### GOAL OF THE EXERCISE
In the article on Insure Oklahoma, what reason does Jonathan Small give for the program's popularity? Answer in one to three sentences.

**** EXTRACT ****

Insure Oklahoma Program Receives One-Year Reprieve

Published October 17, 2013

Oklahoma has received a one-year extension of Insure Oklahoma, the insurance premium assistance program which had been threatened by regulations under President Obama’s health care law. Federal officials have granted a waiver to keep the state-designed program in place through the end of 2014.

“Insure Oklahoma has been in place since 2005,” Republican Gov. Mary Fallin said, making the announcement at a state Capitol news conference in September. “It has been a success for tens of thousands of families of modest means, who would be uninsured without it.”

The program has enjoyed widespread bipartisan support in the Sooner State, including a strong popular mandate for a 2004 ballot initiative that provided financing through tobacco taxes.

Despite the extension of Insure Oklahoma, for individuals the qualification requirement will be tightened, dropping from 200 percent to 100 percent of the federal poverty level, or $23,550 a year for a family of four. Although thousands of Oklahomans will retain coverage, thousands more will be moved into the health care exchange system for federal subsidies to purchase private insurance.

“Basically we bought ourselves some time,” Fallin said.

The extension included some changes in co-pay levels, but inpatient hospital services ($50 per stay) and emergency room services ($30 per visit) will remain the same.

Feds’ ‘Shaky Promises’

Jonathan Small, a fiscal policy analyst for the free-market Oklahoma Council of Public Affairs, expressed a mixed opinion.

“Insure Oklahoma is popular because it includes work requirements, enrollment caps, cost sharing, and other responsible limitations,” said Small. “The fact that such a successful program was held hostage by the Obama administration shows us why the state of Oklahoma must continue to become less dependent on the federal government rather than leaning on them more heavily by expanding a broken Medicaid system.”

Small says the Medicaid expansion—which Oklahoma has rejected so far—would allow the federal government to take over more of the state’s insurance market.

“OCPA and many others in the state continue to encourage state leaders to refuse any form of ObamaCare’s Medicaid expansion and to operate Insure Oklahoma independent of any involvement from the federal government,” said Small. “Citizens and businesses need to know what they can expect, and this type of back and forth shows just how shaky the federal government’s promises can be.”

**** DATA LISTING ****

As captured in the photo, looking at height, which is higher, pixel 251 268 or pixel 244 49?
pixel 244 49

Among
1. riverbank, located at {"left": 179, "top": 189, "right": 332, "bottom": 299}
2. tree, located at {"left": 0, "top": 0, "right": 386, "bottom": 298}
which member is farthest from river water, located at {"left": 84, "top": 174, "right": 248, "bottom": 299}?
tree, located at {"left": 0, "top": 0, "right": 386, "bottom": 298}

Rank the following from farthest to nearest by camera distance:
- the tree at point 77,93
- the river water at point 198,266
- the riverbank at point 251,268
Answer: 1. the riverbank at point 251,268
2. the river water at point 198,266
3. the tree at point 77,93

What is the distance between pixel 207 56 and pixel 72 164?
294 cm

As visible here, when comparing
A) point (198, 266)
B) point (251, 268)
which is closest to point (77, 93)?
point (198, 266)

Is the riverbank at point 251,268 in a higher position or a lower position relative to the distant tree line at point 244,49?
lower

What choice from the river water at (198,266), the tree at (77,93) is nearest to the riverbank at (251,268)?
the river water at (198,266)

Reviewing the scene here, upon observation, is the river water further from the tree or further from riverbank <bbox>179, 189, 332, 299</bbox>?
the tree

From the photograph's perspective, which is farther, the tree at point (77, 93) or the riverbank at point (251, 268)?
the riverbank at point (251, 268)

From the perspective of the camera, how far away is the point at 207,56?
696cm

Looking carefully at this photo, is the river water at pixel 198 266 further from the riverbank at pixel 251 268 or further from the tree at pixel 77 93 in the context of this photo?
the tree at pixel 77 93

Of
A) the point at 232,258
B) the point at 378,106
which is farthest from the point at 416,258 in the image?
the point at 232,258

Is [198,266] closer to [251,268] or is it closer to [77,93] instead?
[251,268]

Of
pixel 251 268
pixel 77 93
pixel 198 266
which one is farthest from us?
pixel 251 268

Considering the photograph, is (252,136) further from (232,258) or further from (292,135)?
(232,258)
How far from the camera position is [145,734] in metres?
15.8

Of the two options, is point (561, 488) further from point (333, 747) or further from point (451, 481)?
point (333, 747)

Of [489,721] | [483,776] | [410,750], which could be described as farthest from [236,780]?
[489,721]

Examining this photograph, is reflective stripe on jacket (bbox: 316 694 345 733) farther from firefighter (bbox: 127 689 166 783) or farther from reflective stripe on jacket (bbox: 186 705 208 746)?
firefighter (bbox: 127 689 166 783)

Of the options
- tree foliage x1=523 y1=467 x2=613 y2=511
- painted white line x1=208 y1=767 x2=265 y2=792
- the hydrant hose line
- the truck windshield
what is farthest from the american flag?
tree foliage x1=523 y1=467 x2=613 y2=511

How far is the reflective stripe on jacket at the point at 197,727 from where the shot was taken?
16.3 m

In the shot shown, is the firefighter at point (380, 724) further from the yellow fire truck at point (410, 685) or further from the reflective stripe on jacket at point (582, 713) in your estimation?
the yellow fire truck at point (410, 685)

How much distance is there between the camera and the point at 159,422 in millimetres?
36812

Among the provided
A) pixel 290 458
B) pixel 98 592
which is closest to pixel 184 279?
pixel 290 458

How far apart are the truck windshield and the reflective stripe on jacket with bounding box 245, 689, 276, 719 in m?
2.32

****
**** DATA LISTING ****

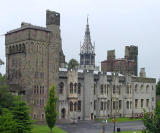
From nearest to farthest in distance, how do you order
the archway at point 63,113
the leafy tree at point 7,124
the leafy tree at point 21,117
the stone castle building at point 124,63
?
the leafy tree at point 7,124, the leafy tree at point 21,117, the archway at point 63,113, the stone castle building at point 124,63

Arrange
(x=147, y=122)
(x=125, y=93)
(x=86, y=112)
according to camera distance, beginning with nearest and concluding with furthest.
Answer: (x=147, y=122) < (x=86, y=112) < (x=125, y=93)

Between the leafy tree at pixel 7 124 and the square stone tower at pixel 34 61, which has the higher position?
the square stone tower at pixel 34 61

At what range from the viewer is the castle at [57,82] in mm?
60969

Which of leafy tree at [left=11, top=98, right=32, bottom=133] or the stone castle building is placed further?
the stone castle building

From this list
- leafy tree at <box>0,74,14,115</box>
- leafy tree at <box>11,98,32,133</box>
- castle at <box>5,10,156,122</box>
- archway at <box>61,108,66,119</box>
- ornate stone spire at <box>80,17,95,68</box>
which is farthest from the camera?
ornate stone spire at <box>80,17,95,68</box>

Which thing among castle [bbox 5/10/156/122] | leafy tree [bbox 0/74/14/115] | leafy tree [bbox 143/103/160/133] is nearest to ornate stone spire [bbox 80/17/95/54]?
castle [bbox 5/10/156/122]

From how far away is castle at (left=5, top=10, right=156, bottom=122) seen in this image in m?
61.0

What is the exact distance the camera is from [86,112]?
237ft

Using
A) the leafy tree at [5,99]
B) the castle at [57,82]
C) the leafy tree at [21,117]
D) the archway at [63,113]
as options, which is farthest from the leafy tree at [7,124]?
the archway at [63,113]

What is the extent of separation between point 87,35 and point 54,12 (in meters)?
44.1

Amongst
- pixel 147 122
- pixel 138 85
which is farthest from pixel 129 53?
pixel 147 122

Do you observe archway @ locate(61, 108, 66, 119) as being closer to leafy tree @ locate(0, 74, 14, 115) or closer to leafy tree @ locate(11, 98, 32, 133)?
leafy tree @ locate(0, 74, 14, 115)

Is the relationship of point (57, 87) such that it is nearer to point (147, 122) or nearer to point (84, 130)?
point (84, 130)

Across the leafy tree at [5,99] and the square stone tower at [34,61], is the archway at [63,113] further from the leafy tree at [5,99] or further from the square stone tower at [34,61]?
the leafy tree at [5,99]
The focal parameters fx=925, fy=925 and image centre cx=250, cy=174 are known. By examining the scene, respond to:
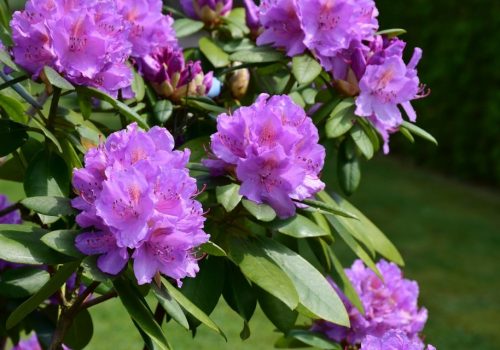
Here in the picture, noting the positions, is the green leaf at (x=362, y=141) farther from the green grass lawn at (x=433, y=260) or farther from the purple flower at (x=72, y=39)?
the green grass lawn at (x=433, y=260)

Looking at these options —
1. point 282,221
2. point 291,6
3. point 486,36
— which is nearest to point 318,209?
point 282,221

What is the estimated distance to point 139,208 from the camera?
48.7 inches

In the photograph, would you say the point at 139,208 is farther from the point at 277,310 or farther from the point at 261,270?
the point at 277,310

****
**** DATA LISTING ****

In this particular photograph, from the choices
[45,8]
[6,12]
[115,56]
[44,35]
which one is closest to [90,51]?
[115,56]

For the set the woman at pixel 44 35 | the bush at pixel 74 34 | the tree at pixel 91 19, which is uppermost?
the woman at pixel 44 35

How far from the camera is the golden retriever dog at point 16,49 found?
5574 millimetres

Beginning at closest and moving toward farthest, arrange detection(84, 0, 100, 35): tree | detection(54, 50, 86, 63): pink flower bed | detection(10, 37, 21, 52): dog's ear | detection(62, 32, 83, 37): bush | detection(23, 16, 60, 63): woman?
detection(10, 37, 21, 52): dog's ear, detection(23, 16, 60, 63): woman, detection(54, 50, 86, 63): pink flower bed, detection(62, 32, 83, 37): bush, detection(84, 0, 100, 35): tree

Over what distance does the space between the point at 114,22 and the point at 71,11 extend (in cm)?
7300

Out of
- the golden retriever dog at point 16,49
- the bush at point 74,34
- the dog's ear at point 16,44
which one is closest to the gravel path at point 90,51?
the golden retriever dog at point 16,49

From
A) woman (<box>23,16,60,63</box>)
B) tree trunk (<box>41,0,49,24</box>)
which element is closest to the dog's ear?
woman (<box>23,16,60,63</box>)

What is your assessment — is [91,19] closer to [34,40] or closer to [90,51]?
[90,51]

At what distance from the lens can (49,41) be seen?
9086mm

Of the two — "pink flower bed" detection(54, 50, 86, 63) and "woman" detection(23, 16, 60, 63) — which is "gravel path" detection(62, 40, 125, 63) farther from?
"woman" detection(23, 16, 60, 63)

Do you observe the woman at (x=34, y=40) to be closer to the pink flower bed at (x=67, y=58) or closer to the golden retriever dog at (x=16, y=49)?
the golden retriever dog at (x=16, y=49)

****

### RESULT FOR THIS TASK
Small says Insure Oklahoma is popular because it includes work requirements, enrollment caps, cost sharing, and other responsible limitations.